**Selected passage**
WHEN JOHN RUBINSTEIN TAKES TO THE STAGE as King Charles in Pippin at Proctors May 26 (Tuesday) through the 31st, there will be no doubt that his is a regal presence. Rubinstein has earned it: he’s been in feature films since debuting in an Elvis Presley vehicle in 1969; his television appearances are legion. And he’s just as likely to be found on stage, where he won a Tony Award for Children of a Lesser God.
“Not in the least. I felt lucky and blessed to get to do it.” He’s speaking by phone from Florida, where the tour has settled in for a while. He’s such a known quantity that choosing him for this role probably was simple. It was that first time wherein hangs a tale.
“Oh, all showbiz stories have some history,” he says with a laugh. “There was this company called ABC Pictures that was making a movie called Zachariah, which they called ‘an electric Western.’ It was basically Siddhartha, translated into a cowboy movie. I played the title character, which I got just by auditioning, auditioning, auditioning—I did a screen test, and I got the part.
“At the same time, ABC Pictures was preparing another movie, called Cabaret, and Bob Fosse was going to direct it. I had some history with Cabaret, because my very first Broadway audition was to take over from Joel Grey in the original cast. I didn’t get the part, but director Harold Prince wrote me a letter which was tremendously encouraging—he said he wanted to cast me, but I looked too young for the part. Which I did; I was 19, but I looked 15.”
When Rubinstein heard about the proposed movie of Cabaret, he figured that he could trade on the fact that he’d been cast in the lead of this other film. “If nobody knows anything about it yet, you’re sometimes given the benefit of the doubt. So my stock was sort of ‘up’ for a few weeks, and there was a big party given by the ABC Pictures people. I walked up to the head of ABC Pictures and said, ‘Look, you’re doing the movie of Cabaret, and I want to play the Joel Grey part,’ and he said, ‘We’ve got Joel Grey.’ So that was the end of that.
“We shoot my picture. It’s not out yet, so nobody knows it’s going to be a gigantic flop, so my stock is still up. And this guy calls me out of nowhere and says, ‘Can you do a British accent? Michael York has a scheduling conflict and may not be able to make it. You would be perfect.’ He arranged for me to meet Bob Fosse. I did, we got along very well, and he gave me a screen test for the Michael York role. Michael York fixed his schedule. End of story.

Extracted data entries
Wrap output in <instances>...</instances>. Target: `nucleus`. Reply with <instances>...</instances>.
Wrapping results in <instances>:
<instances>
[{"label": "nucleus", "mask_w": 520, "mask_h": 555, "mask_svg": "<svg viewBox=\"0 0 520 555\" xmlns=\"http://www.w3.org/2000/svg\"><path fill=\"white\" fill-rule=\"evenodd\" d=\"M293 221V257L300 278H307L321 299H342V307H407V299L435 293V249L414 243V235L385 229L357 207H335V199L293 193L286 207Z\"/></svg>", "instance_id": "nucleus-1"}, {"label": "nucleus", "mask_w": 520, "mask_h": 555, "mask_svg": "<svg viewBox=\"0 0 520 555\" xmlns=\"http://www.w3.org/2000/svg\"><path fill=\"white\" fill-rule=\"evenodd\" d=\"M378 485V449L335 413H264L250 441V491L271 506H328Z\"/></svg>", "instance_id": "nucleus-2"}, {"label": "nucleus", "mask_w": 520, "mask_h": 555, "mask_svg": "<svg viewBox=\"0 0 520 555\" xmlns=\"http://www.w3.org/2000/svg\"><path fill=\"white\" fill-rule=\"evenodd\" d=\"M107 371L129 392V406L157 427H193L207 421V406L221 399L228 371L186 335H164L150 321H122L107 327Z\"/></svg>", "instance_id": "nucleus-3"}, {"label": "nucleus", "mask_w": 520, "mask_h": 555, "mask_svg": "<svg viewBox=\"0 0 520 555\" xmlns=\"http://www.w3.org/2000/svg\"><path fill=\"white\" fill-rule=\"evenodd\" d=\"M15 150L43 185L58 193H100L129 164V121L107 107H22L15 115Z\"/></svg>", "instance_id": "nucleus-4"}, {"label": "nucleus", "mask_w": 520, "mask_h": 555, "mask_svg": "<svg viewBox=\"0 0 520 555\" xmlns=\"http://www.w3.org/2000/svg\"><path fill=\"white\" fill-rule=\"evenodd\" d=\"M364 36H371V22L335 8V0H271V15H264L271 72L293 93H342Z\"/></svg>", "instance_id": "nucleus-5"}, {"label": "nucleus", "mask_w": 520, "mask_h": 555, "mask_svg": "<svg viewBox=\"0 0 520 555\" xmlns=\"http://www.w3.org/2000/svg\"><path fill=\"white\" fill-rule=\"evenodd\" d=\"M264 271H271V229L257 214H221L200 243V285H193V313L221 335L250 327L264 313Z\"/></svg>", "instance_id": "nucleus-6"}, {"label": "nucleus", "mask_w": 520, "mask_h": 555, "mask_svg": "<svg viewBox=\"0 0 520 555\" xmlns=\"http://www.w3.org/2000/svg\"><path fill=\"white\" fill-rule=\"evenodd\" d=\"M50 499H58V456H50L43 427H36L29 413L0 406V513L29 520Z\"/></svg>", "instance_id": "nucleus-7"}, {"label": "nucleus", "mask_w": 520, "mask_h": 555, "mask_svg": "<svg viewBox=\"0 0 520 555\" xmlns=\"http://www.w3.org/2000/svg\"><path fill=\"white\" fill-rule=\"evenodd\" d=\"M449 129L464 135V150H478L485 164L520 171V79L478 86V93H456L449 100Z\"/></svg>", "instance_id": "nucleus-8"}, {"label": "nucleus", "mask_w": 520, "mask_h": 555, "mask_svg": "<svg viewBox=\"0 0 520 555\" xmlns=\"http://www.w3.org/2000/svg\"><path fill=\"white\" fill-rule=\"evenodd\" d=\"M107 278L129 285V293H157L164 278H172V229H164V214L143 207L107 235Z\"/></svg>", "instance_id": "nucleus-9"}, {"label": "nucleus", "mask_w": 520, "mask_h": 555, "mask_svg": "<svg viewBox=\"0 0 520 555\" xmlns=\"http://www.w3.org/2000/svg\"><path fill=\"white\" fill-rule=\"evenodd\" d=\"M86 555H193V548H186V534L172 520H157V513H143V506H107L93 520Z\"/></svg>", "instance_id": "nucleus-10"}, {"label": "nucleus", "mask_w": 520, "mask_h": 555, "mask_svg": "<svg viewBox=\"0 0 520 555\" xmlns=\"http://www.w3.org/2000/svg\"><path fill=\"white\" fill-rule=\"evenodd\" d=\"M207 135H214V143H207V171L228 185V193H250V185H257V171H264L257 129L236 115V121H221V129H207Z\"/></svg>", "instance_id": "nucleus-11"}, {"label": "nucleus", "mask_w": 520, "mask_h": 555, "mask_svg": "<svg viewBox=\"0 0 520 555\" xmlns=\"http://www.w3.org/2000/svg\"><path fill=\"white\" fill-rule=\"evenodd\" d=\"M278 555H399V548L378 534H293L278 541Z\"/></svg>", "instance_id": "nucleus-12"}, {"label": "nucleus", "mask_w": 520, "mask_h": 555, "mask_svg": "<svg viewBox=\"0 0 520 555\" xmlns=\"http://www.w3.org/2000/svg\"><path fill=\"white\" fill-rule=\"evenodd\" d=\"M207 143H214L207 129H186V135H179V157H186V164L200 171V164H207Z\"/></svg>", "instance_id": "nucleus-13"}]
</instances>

**Goal of the exercise**
Rewrite the article on John Rubinstein from "WHEN JOHN RUBINSTEIN" to "a Lesser God.", substituting "motion pictures" for "feature films".

**Written answer**
WHEN JOHN RUBINSTEIN TAKES TO THE STAGE as King Charles in Pippin at Proctors May 26 (Tuesday) through the 31st, there will be no doubt that his is a regal presence. Rubinstein has earned it: he’s been in motion pictures since debuting in an Elvis Presley vehicle in 1969; his television appearances are legion. And he’s just as likely to be found on stage, where he won a Tony Award for Children of a Lesser God.